Ankaralı işletmeci Murat Yurtsever kızı Bircenaz Yurtsever için aldığı taş bebeklerle benzeri olmayan bir koleksiyon oluşturdu. 47 yaşındaki Murat Yurtsever, kızı için aldığı taş bebekleri koleksiyona dönüştürdü. 20 yıl önce ülke ülke gezerek antika pazarlarında taş bebeğin izini süren Yurtsever, 70 ülkeden aldığı 18 bin taş bebeğe adeta gözü gibi bakıyor.
Taş bebeklere olan ilgisi tutkuya dönüşen Yurtsever, Ankara Kalesi’nde bulunan kafesinin dekorunu taş bebeklerle oluşturdu. Taş bebeklerin ünü ise ülke sınırlarını aştı. Turistlerin gezi rotasında bulunan işletme dünyanın dört bir yanından gelen turistleri de ağırlıyor. Amerikalı bir çiftin de böyle bir koleksiyona sahip olduğunu anlatan Yurtsever, bebekler için araştırmalarını sürdürüyor.
Koleksiyon oluşturma hikayesini anlatan Yurtsever, "Merakımız kızıma getirdiğim bebeklerle başladı. İlk Almanya’dan aldım. Menşeileri Avrupa. 18 bin bebeğimiz var, hepsi porselen bebek. 1 metre 40 cm kadar bebeklerimiz var. Hepsi el yapımı ,Çin malı yok. Kıyafetlerinin hepsi terzilere diktirilmiş. Gezdiğimiz yerlerden bebek aldık, hala devam ediyor. Güzel tepkiler alıyoruz. Çok önemli bebekler var, depomuz bebek dolu, otelimiz var Koç Müzesi’nde bebekler var. Amerika’da 3 katlı bir evin mutfağı dahil olmak üzere 83 yaşında bir çift böyle bir koleksiyon yapıyor. Kızı envanterini tutuyor. Bunlar 2. Dünya Savaşı sonrası yapılan bebekler, ilk önce bez ile yapılıyor sonra eklem yerleri lastikli olanlar var. Sonradan da daha çok porselenler var" dedi.

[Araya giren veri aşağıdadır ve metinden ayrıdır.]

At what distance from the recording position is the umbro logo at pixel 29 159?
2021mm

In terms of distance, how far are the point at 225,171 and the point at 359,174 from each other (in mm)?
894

Antika pazarlarına büyük bir heyecanla gittiğini aktaran Yurtsever, "Siz, Avrupa’ya gittiğinizde şehirleri geziyorsunuz, biz de antikacıları eskicileri geziyoruz. Hedefimiz büyükşehirlere yayılmak. Oralarda taş bebeklerimizi sergileyebileceğimiz işletmeler açmak. Turistik bir bölgedeyiz. Ukraynalı turistlerin gezi rehberinde işaretli. Üst katımızda saat kulemiz var. Tarihi bir mekandayız. Bakımlarını elamanlarımız var. Çocuk bakımı gibi elbiseleri çıkarılıyor, yıkanıyor, saçları yapılıyor sonra tekrar yerlerine yerleştiriyoruz. 20 tane firma var bu bebek üreticilerinden. O sanatçıların yaptığı bebekler var. Bebeklerin aksesuarlarına ulaştık, mesela 1927 yılın ait bir bebek var burada, kurmalı Almanca ’hoş geldiniz’ diyor. Onlara ulaştıkça mutlu oluyorum” ifadelerini kullandı.
Kafeyi ziyaret eden Gülhanım Ataş, geçmişe yolculuk yaptıklarını belirterek ,"Çok güzel buldum burayı, kızımla birlikte İstanbul’dan geldik. Ben kızıma anlatmaya çalıştım. Benim çocukluğumda çok vardı. Şimdi kızıma göstermeye geldim. Duyguları anlatanlar var. Kızım da onları fark etti" ifadelerini kullandı.
Yelda Ataş ise "Çok güzel buldum annem anlattı. Hepsi çok güzel" dedi.